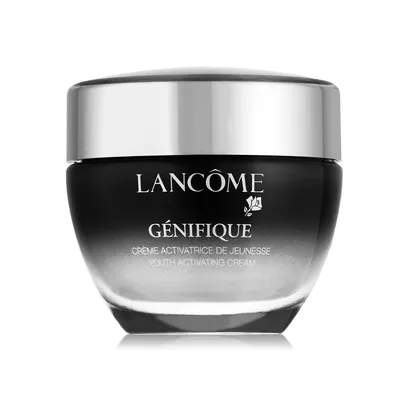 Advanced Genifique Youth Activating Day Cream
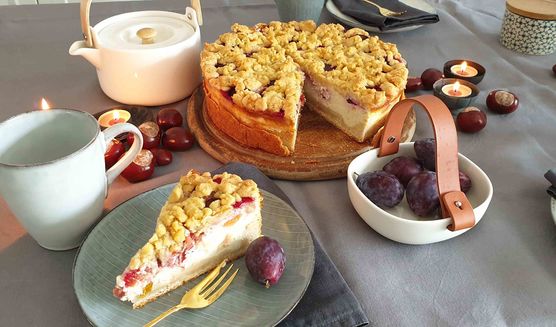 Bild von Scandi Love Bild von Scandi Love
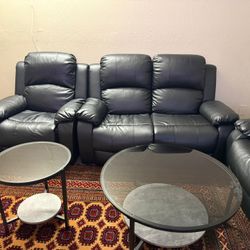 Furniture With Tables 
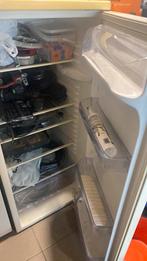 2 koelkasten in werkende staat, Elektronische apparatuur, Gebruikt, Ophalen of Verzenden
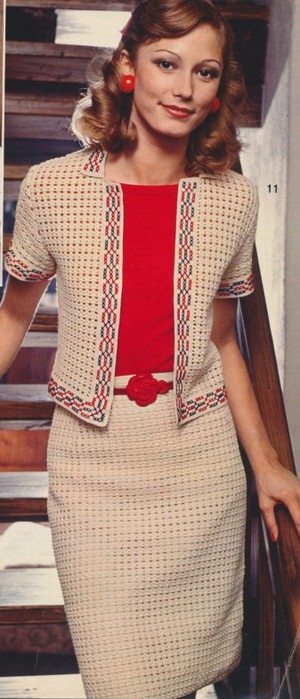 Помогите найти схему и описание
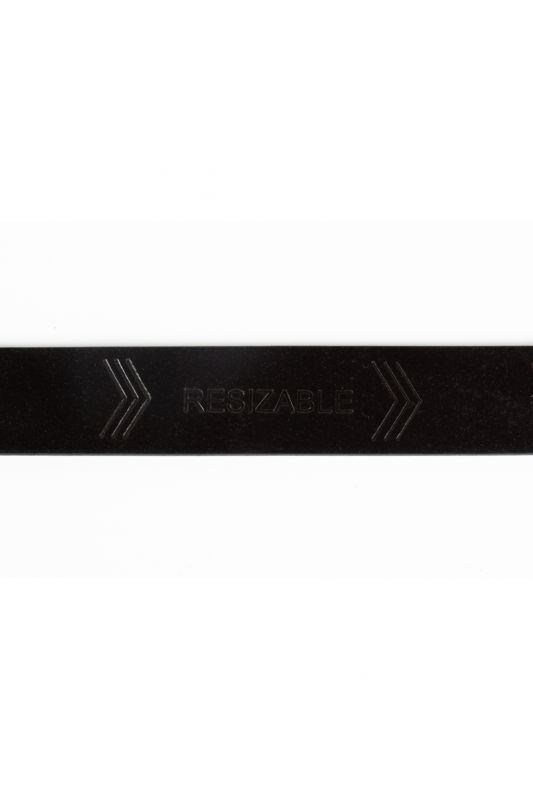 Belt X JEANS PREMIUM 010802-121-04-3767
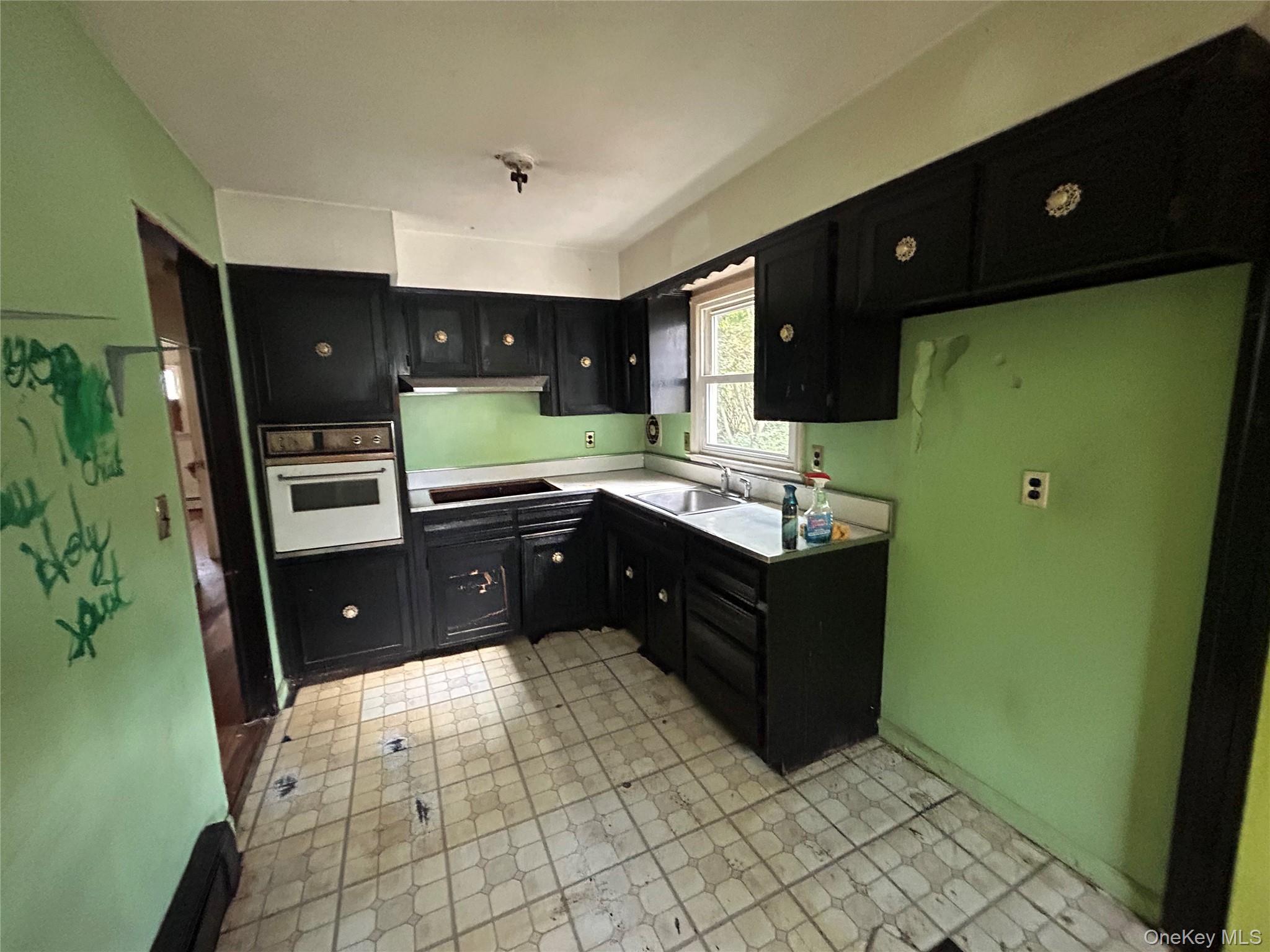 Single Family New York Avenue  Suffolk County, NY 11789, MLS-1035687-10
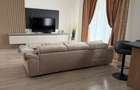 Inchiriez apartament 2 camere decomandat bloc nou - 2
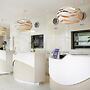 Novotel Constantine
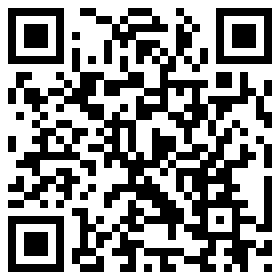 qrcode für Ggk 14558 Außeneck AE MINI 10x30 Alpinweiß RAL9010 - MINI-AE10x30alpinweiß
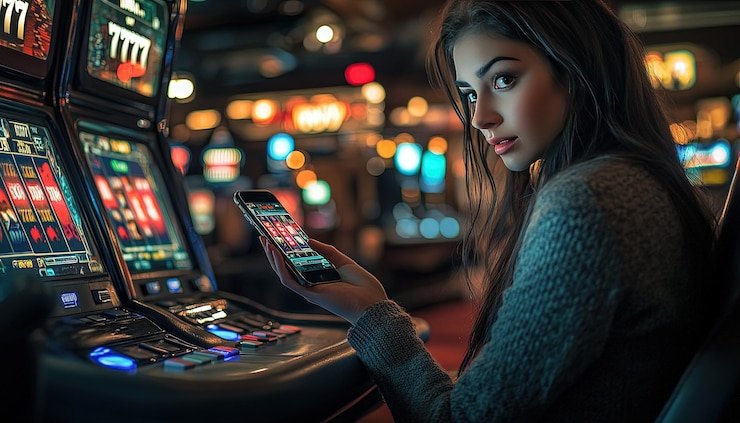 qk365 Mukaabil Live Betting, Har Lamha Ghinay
---+---
→ **TASK DESCRIPTION**: Within these entries, output exactly the lines starting at the one with "Bild von Scandi Love Bild von Scandi Love" and finishing at the one with "Belt X JEANS PREMIUM 010802-121-04-3767". Leave pictures out of the output.

→ **TASK ANSWER**:
 Bild von Scandi Love Bild von Scandi Love
 Furniture With Tables 
 2 koelkasten in werkende staat, Elektronische apparatuur, Gebruikt, Ophalen of Verzenden
 Помогите найти схему и описание
 Belt X JEANS PREMIUM 010802-121-04-3767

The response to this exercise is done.